We will look to it, then, that in future at least it shall be for the better. If it have been hitherto for the worse, we will this very hour embrace that already purchased pardon, which obliterates in an instant the guilt of a whole past career of sin, and that grace proffered by Christ no less gratuitously, which renews the will unto newness of life. And tomorrow we will, in the strength of that grace, make a new beginning, taking up this anthem into our mouths; "All my fresh springs shall be in Thee."

CHAPTER III.

OF THE ENTIRE DEPENDENCE OF SANCTITY ON CHRIST, AND OF THE RELATION WHICH THE MEANS OF

GRACE HOLD TO HIM.

"Abide in Me, and I in you.

As the branch cannot

bear fruit of itself, except it abide in the vine; no more can ye, except ye abide in Me.

"I am the vine, ye are the branches; he that abideth in

Me, and I in him, the same bringeth forth much fruit: for without Me ye can do nothing.”—ST. JOHN xv. 4, 5.

THE subject of this treatise is Personal Religion, or, in other words, that " holiness, without which no man shall see the Lord." It is evident that we shall be liable to misapprehend the subject fundamentally, unless we have at the outset a clear notion of the nature of Christian holiness. It is to give the reader this clear notion that the present Chapter will be devoted.

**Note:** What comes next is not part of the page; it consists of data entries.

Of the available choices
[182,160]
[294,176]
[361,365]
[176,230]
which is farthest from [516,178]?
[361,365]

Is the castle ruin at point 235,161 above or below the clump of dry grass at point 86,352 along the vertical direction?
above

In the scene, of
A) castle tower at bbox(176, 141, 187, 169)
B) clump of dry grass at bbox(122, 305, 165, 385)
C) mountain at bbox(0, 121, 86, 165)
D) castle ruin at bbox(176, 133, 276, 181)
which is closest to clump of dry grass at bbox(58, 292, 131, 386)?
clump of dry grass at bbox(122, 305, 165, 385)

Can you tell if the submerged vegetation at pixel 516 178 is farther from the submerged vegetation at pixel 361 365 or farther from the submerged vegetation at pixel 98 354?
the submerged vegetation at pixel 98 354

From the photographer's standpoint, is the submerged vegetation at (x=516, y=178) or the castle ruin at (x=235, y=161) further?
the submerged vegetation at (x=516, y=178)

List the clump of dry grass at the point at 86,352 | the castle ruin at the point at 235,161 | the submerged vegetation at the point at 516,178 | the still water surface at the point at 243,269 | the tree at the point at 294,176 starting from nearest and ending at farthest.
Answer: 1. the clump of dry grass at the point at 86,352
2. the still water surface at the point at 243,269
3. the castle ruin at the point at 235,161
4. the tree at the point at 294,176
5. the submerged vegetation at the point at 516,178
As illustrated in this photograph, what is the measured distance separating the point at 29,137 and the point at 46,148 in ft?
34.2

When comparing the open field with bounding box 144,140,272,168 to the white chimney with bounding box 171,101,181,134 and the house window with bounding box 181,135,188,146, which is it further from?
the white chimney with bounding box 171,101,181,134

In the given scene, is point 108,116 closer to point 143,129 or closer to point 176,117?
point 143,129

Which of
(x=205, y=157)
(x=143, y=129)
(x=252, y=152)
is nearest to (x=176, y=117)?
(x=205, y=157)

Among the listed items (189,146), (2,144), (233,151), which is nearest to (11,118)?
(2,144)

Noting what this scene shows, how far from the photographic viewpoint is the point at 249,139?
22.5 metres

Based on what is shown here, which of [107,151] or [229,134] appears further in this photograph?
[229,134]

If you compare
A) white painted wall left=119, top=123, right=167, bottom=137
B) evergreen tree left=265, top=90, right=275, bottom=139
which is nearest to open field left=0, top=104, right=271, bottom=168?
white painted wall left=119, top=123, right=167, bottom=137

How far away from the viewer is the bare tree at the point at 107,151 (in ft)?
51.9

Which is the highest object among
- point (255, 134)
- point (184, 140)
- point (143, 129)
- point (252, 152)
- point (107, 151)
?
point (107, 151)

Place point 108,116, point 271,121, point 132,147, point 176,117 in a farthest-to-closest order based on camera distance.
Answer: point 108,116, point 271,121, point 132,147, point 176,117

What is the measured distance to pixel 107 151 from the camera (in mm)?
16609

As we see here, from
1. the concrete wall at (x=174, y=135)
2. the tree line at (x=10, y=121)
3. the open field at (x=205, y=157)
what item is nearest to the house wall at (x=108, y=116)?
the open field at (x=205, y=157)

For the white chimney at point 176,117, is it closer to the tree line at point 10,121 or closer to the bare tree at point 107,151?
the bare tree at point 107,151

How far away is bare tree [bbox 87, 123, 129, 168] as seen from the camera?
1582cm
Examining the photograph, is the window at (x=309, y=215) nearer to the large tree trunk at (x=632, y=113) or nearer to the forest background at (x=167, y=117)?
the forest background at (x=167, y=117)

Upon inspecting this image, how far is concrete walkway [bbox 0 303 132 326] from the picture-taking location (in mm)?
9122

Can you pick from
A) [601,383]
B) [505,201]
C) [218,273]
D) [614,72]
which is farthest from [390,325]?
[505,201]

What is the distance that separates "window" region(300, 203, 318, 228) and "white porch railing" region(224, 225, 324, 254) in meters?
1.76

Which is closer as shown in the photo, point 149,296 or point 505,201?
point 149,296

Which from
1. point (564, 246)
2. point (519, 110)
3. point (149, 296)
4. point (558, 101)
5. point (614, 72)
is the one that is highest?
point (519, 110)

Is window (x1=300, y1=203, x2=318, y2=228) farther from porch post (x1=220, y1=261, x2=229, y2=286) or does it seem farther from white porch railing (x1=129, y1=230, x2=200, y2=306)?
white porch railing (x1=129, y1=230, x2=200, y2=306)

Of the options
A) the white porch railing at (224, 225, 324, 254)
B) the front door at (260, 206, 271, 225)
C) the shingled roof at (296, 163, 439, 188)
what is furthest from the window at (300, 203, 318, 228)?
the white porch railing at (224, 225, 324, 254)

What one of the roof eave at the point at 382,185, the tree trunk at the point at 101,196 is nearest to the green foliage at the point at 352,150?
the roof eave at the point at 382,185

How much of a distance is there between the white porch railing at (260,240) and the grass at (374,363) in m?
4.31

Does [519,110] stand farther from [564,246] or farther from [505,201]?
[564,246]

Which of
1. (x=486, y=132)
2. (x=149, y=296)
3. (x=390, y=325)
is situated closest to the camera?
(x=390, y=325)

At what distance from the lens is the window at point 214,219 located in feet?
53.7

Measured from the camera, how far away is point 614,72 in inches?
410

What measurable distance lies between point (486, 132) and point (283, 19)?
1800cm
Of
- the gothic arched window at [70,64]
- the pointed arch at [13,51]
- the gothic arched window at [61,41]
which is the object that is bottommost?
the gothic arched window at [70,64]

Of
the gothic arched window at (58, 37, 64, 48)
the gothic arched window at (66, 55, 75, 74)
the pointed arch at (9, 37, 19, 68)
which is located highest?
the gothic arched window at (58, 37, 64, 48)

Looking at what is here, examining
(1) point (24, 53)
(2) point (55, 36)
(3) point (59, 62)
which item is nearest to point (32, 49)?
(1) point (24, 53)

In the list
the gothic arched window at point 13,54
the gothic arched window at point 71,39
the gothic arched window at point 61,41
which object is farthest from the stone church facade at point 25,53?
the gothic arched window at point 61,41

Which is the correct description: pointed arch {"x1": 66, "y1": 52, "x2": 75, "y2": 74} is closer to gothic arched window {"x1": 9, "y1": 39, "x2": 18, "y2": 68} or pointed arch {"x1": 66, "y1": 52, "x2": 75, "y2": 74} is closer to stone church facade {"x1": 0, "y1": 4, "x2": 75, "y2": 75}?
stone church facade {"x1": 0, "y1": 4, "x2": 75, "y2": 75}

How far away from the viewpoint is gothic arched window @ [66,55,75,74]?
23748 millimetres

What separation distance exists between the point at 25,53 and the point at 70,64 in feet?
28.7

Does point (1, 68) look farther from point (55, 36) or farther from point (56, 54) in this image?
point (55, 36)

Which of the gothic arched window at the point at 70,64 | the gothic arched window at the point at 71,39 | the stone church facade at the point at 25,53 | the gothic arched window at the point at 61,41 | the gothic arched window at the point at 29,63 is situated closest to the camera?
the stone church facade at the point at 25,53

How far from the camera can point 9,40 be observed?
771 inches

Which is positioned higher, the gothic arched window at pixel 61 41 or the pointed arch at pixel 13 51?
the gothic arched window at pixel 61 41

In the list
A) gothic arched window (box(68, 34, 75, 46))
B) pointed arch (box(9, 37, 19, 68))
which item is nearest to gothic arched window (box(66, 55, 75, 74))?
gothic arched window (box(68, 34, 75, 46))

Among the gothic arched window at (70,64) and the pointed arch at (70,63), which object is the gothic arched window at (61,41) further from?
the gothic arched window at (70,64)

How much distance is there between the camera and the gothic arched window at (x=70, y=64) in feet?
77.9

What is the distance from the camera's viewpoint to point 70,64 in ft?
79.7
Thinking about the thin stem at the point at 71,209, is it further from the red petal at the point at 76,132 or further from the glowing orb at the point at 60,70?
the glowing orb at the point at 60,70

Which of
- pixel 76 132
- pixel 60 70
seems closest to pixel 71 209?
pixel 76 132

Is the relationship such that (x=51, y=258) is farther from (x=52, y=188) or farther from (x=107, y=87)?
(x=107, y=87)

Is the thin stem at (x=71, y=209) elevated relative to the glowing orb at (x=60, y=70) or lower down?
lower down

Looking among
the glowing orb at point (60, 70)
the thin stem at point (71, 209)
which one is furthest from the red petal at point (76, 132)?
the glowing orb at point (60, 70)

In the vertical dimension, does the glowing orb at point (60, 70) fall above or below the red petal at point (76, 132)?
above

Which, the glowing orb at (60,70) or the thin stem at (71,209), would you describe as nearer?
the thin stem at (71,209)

In the passage which stands at the head of it, there is a slight inaccuracy of translation, which requires to be set right before the force of Our Lord's words can be thoroughly appreciated. "Without Me ye can do nothing," should rather be rendered," Apart from Me," "separate from Me," "in a state of independence on

Me, ye can do nothing." "Apart from Me," by no means conveys the same idea as 66 Without Me." The latter would imply merely that unless Christ concurred with His people in their efforts, they could do nothing. "Apart from Me," goes beyond this. It implies that He is the alone originating Source of all sanctity in them. "Without" the concurrence and assistance of a strong person, a weak one cannot lift a heavy weight; but the dependence of the weak person on the strong in order to lift the weight, is not the dependence which the word here employed indicates. "Apart from" the soul (or principle of life) the body is motionless, and cannot stir a finger. This is the sort of dependence indicated in the passage before us. Christ is to the Christian the alone source of sanctification or spiritual life, just as the soul is to the body the alone source of natural life.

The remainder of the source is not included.